OPDRACHT:
Beantwoord deze vragen over het fragment hieronder over de aubergineteelt:
1. Op hoeveel hectare teelt Angela Zwinkels het aubergineras Bowie?
2. Hoe hoog was de plantbelasting in vruchten per vierkante meter?
3. Tot welke etmaaltemperatuur liep het op tijdens de hete periode?

AANGELEVERD FRAGMENT:
<<<<

“De kop van de plant staat vrij fris maar de zetting heeft flink onder druk gestaan”, zegt Angela Zwinkels in Monster. Zij teelt op ruim 7 hectare het nieuwe aubergineras Bowie (Enza) op onderstam Fortamino.
“Door de hitte groeiden de vruchten ook niet zo spontaan uit als we gewend zijn.” Door de combinatie van een hoge plantbelasting (30 vruchten per vierkante meter) en de hitte zijn er toch wat bloemen afgevallen.
“We zijn gewoon blijven oogsten op 1 2/3 per week en op een vruchtgewicht van boven 300 gram. We hebben er wel op gelet dat de lagere vruchten goed worden meegenomen. Als die te lang blijven hangen, heeft dat toch invloed op de nieuwe vruchten. En verder proberen we op donkere dagen zo luchtig mogelijk te telen.”
Arbeidsvriendelijk gewas
Tijdens de hete periode liep de etmaaltemperatuur op tot 24 a 25 graden. Toen de nachten weer redelijk koel werden, was dat gezakt naar 22,5 a 23 graden. De zetting ziet er nu beter uit. “Je ziet dat de bloemen sterker worden en de vruchten beter uitgroeien”, zei ze begin vorige week. Het gewas is altijd sterk gebleven.

>>>>

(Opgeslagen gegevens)
<<<<

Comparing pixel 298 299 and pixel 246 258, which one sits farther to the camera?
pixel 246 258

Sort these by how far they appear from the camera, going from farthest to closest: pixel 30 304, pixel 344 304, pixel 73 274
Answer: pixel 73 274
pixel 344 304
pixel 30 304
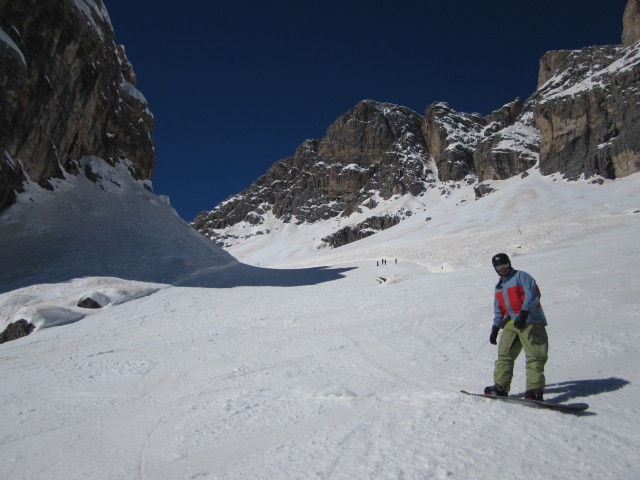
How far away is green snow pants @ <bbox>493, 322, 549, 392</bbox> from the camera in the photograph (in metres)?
4.20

>>>>

ANTWOORD:
1. Op ruim 7 hectare.
2. 30 vruchten per vierkante meter.
3. Tot 24 a 25 graden.